For all the talk of “culture” inside the Dolphins last season, this was the developed culture of the Gase era. It spoke of a lack of everyday details you often saw play out on the field.
Flores, no doubt, knows what he inherited. The culture is set by the head coach in any sport, pro or amateur, big time or little league. And it’s not so much on this specific topic Caldwell will provide any help.
It’s on dozens of issues like this, big and small, team-wide and player-specific, where a voice experience might help.
“My goal and aim is to help this team win and win consistently,” Caldwell said.
In some form, he’s here to help these new coaches know what they can’t know. Gase loved to X and O and could match strategy with the best of them. But he would lament so much of his time was spent dealing with everything
but the X’s and O’s.
That’s the life of a head coach. Bill Parcells said every head coach had five things come across his desk every day that he’d never dealt with as an assistant.
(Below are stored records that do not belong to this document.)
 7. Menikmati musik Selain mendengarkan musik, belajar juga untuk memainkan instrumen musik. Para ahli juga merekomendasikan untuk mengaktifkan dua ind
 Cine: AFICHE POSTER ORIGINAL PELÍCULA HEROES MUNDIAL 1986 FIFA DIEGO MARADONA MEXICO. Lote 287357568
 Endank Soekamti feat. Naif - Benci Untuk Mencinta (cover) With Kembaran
The Dolphins coaches of the past two decades are sad examples of that. Joe Philbin oversaw the awful Bullygate saga that tore apart the franchise. Tony Sparano, a good leader, never had a veteran coaching ally in a way that hurt him. Cam Cameron had such problems linebacker Joey Porter said in a meeting Cameron didn’t know what he was talking about.
Then there was daily drip of issues like, yes, players constantly being late to team meetings in the Gase era. The mystery is why Gase didn’t do what Sean McVay did in Los Angeles. He didn’t hire a veteran defensive coordinator like 71-year-old Wade Phillips to cover his blind spots. He hired two first-time coordinators in Vance Joseph and Matt Burke.
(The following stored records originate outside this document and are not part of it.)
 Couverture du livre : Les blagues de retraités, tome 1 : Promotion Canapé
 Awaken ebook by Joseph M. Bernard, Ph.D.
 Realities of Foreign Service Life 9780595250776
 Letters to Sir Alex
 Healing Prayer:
Caldwell, no doubt, wants to be a head coach again. He interviewed for three jobs this offseason. He’s a football lifer who was a head coach at Wake Forest, won a Super Bowl as Indianapolis’ offensive coordinator, took Indianapolis to another Super Bowl as a rookie head coach and Detroit to the playoffs.
Asked if he’s seen it all, he said, “I try to learn something new every day.”
That’s what experience sounds like. His presence says something good about Flores, too. He recognizes he might need help.
“He doesn’t need much help,” Caldwell said. “He’s excellent. A guy that has great vision and foresight. Really, what I’m here for, I’m just here to ask whatever he asks me to do. He has very capable coaches.”
He chuckled. “I know when you refer to, ‘experience,’ you’re referring to age as well. That’s a kind way to say it.”
This right way to say it is this move won’t make the Dolphins succeed. It does, however, suggest a common mistake of past firstyear coaches won’t be repeated.
Jim Caldwell is the assistant head coach and quarterbacks coach for the Dolphins.
Jim Caldwell took the Lions to the playoffs. He also coached the Colts.